Scripting Languages: JSP & Servlets, JavaScript, XML, HTML, Python, Shell Scripting

Application Servers: Apache Tomcat, Web Sphere, WebLogic

Methodologies: Agile, SDLC, Waterfall

Web Services: Restful, SOAP

ETL Tools: TalenD, Informatica

Others: Solr, Tez, Cloud Break, Atlas, Falcon, Ambari, Ambari Views, Ranger, Knox

Professional Experience:

Client: Komatsu Mining Corporation - Milwaukee, WI July 2017 - Present

Role: Hadoop/Spark Developer

Komatsu’s JoySmart Solutions is an IIoT-based service that helps customers optimize machine performance using machine data and analytics. The JoySmart platform ingests, stores and processes a wide variety of data collected from mining equipment operating around the globe, often at very remote locations in harsh conditions.

Roles & Responsibilities:

Ingested gigabytes of data from S3 Bucketsinto tables in Snowflake Database

Created Sqoop scripts to import/export data from RDBMS to S3 data store.

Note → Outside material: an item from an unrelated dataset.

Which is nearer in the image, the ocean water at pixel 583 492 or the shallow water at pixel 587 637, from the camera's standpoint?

Developed various spark applications using Scala to perform various enrichment of thesedata merged with user profile data.

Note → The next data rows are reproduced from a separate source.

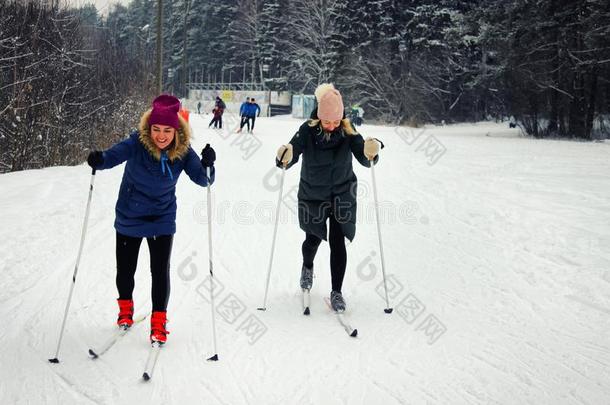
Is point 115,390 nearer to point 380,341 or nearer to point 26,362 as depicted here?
point 26,362

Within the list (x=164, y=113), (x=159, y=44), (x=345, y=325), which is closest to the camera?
(x=164, y=113)

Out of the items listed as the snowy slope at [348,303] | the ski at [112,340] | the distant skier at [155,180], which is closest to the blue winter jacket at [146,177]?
the distant skier at [155,180]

Developed Applications for Tokenization using Spark with Java Framework.

Developed Spark-Scala Scripts for Absolute Data Quality check.

Involved in data cleansing, event enrichment, data aggregation, de-normalization and data preparation needed for machine learning and reporting.

Used Split Framework which is developed using Spark-Scala scripts.

Used MPP loader to ingest data into tables which is written in Python.

Worked with Parquet format for storage which is a columnar storage.

Utilized Spark Scala API to implement batch processing of jobs

Troubleshooting Spark applications for improved error tolerance.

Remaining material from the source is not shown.